_TO BE DONE:_
Reproduce word for word the part of the passage on Jarkko Nieminen starting at "Finished the year at" and ending at "in a dead-rubber.".

_PASSAGE:_
[BEGIN]
Jarkko Kalervo Nieminen (born 23 July 1981) is a Finnish former professional tennis player. His highest ranking of world No. 13, achieved in July 2006, is a Finnish record. He has won two ATP singles titles and five doubles titles in his career. His best performances in Grand Slam tournaments have been reaching the quarterfinals of the 2005 US Open, the 2006 Wimbledon Championships, and the 2008 Australian Open.

Statistically Finland's best player to date, Nieminen is also the first and so far only Finnish player to have won an ATP singles title and to have reached the quarterfinals of a Grand Slam singles event. He is also notable for winning the shortest recorded Masters Tour tennis match in Open Era history, defeating Bernard Tomic in just 28 minutes and 20 seconds in the first round of the 2014 Sony Open Tennis. He was ranked inside the Top 75 11 times in 14 years (2001 to 2014).

On 23 June 2015, he announced his retirement from professional tennis at the end of the season, playing 2015 Stockholm Open as his last event.

His wife, Anu Nieminen, is Finland's top-ranked badminton women's single player.

In April 2016, it was announced that Nieminen will compete in floorball in season 2016–2017 at Finnish Salibandyliiga representing SC Classic.

Junior career
As a junior Nieminen reached as high as No. 9  in the world in 1999 (and No. 20 in doubles), and won the 1999 Jr US Open.

Career highlights

1999
Defeated Kristian Pless of Denmark to win his first junior Grand Slam, the US Open.
Finished the year at No. 11 in the world junior rankings.
Made his Davis Cup debut against Italy, losing to Andrea Gaudenzi.

2000
Won his first Davis Cup match, beating Mikael Tillström of Sweden in a dead-rubber.

2001: Breaking the top 100
Became the first Finn to reach an ATP final since Leo Palin in 1981, beating Pless, Younes El Aynaoui, defending champion Thomas Johansson and three-time winner Thomas Enqvist, before losing to Sjeng Schalken in five sets in Stockholm.
Posted a 38–12 Challenger record, winning four titles.
Finished the year in the top 100 for the first time.

2002: Breaking the top 50
Reached clay-court finals in Estoril and Majorca, losing to David Nalbandian and Gastón Gaudio, respectively.
[END]
_GIVEN DATA:_
[BEGIN]
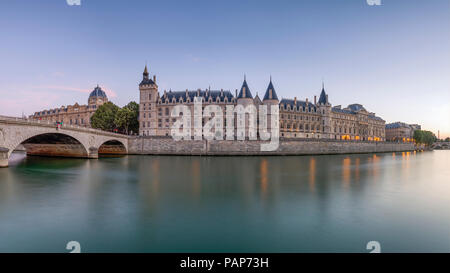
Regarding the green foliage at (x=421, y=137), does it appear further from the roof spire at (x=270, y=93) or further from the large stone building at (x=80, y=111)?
the large stone building at (x=80, y=111)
[END]
_THE SOLUTION:_
Finished the year at No. 11 in the world junior rankings.
Made his Davis Cup debut against Italy, losing to Andrea Gaudenzi.

2000
Won his first Davis Cup match, beating Mikael Tillström of Sweden in a dead-rubber.